:: AUFGABEN ::
1. Gib aus dem Ausgangstext alles von „Dorn zufolge gibt“ bis hinunter zu „Casino zu verspielen.“ wortgetreu aus.
2. Nenne alle Aufforderungen, die das alte Gehirn laut Ausgangstext in seiner Botschaft ausspricht.
3. Übersetze den Satz „Sie fragen sich vielleicht, was das alles mit Introversion und Extraversion zu tun hat.“ aus dem Ausgangstext ins Englische.

:: AUSGANGSTEXT ::
▼

Sie fragen sich vielleicht, was das alles mit Introversion und Extraversion zu tun hat. Sind wir nicht alle manchmal unbesonnen?
Die Antwort lautet: Ja, doch einige Menschen neigen mehr dazu als andere. Janice Dorn hat beobachtet, dass ihre extravertierten Kunden zu hoher Belohnungssensitivität neigen, während die Introvertierten eher auf Warnsignale achten. Sie haben ihre Wünsche oder ihre Begeisterung erfolgreicher unter Kontrolle als Extravertierte und schützen sich damit besser vor Abwärtstrends. »Meine introvertierten Spekulanten sind sehr viel besser in der Lage zu sagen: ›Okay, Janice, ich merke, wie es mich packt, aber ich weiß, dass ich nicht danach handeln darf.‹ Den Introvertierten gelingt es viel eher, einen Plan zu machen und sich daran zu halten, weil sie sehr diszipliniert sind.«
Um zu verstehen, warum Introvertierte und Extravertierte verschieden auf die Aussicht einer Belohnung reagieren können, muss man Dorn zufolge ein bisschen über den Aufbau des Gehirns wissen. Wie in Kapitel 4 deutlich wurde, ist unser limbisches System, 2 das wir mit den primitivsten Säugetieren teilen und das von Dorn das »alte Gehirn« genannt wird, emotional und instinktiv. Es umfasst verschiedene Elemente, darunter den Mandelkern, und ist eng mit dem Nucleus accumbens gekoppelt, der manchmal auch das »Lustzentrum« des Gehirns genannt wird. Wir haben uns mit der ängstlichen Seite des alten Gehirns beschäftigt, als wir die Rolle untersuchten, die der Mandelkern bei hoher Reaktivität und Introversion spielt. Jetzt werden wir uns seine gierige Seite anschauen.
Dorn zufolge gibt uns das alte Gehirn ständig die Botschaft: »Ja, ja, ja! Iss mehr, trink mehr, hab mehr Sex, geh viele Risiken ein, hol dir alle Lust, die du bekommen kannst, und vor allem, denk nicht nach !« Jener Teil des alten Gehirns, der nach Belohnung strebt und Lust liebt, ist es, der nach Dorns Überzeugung Alan dazu brachte, seine Ersparnisse wie Chips im Casino zu verspielen.

▲

:: DATENTEIL ::

▼

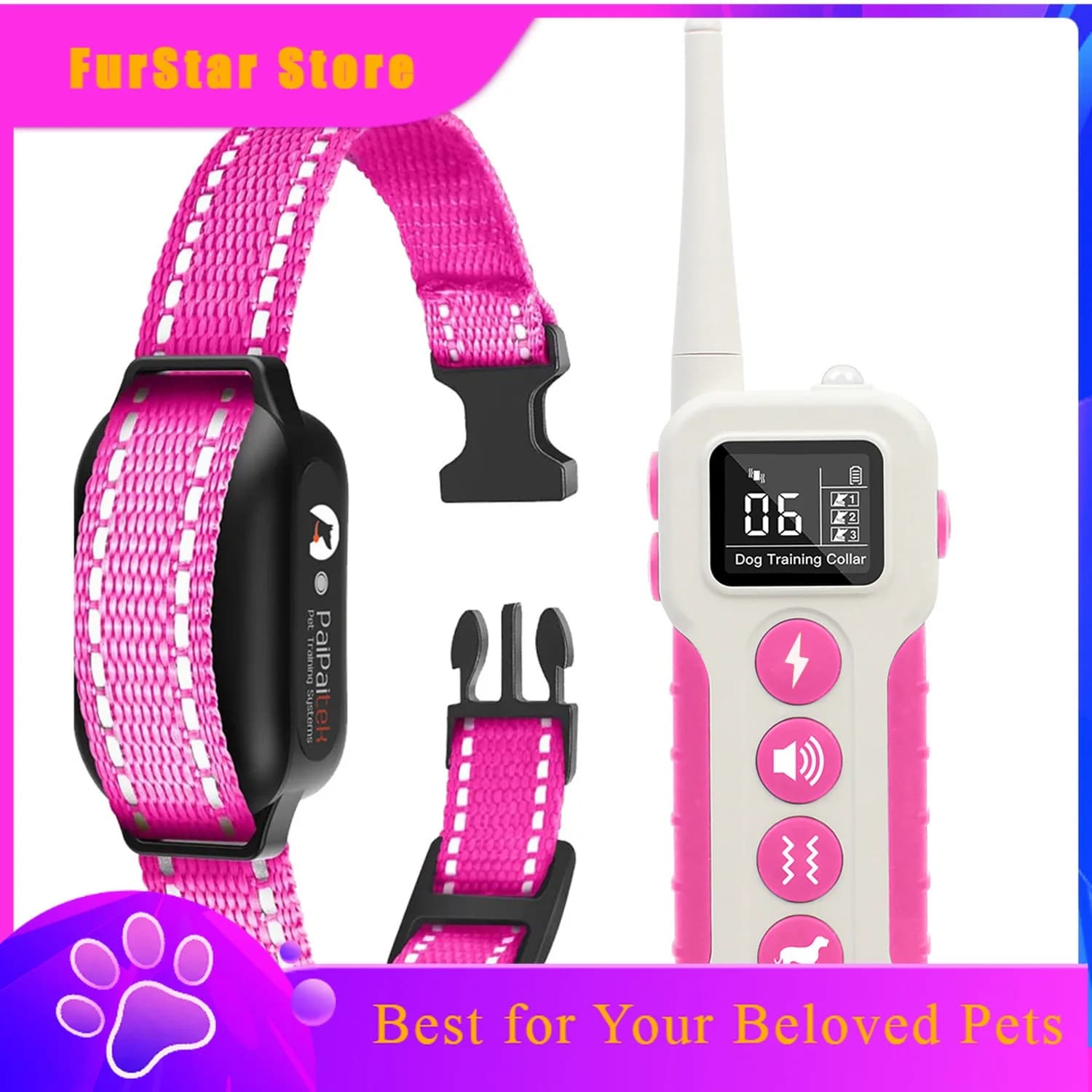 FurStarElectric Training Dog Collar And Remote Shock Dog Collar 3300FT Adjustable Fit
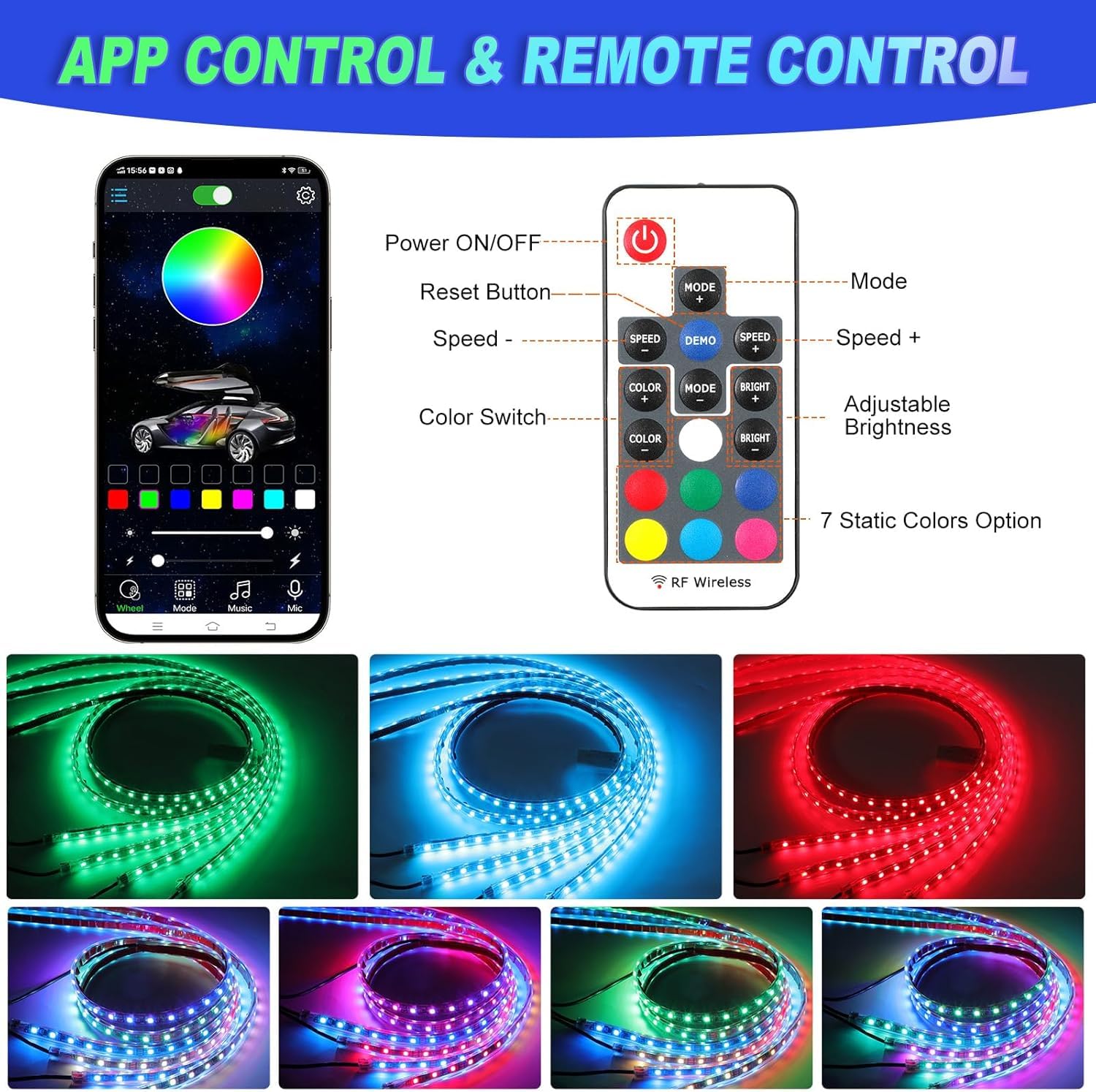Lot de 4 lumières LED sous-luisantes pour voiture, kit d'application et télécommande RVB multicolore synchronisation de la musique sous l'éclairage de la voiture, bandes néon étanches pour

▲

:: LÖSUNGEN ::
1.
Dorn zufolge gibt uns das alte Gehirn ständig die Botschaft: »Ja, ja, ja! Iss mehr, trink mehr, hab mehr Sex, geh viele Risiken ein, hol dir alle Lust, die du bekommen kannst, und vor allem, denk nicht nach !« Jener Teil des alten Gehirns, der nach Belohnung strebt und Lust liebt, ist es, der nach Dorns Überzeugung Alan dazu brachte, seine Ersparnisse wie Chips im Casino zu verspielen.

2.
- Iss mehr
- trink mehr
- hab mehr Sex
- geh viele Risiken ein
- hol dir alle Lust, die du bekommen kannst
- denk nicht nach

3. You may be wondering what all this has to do with introversion and extraversion.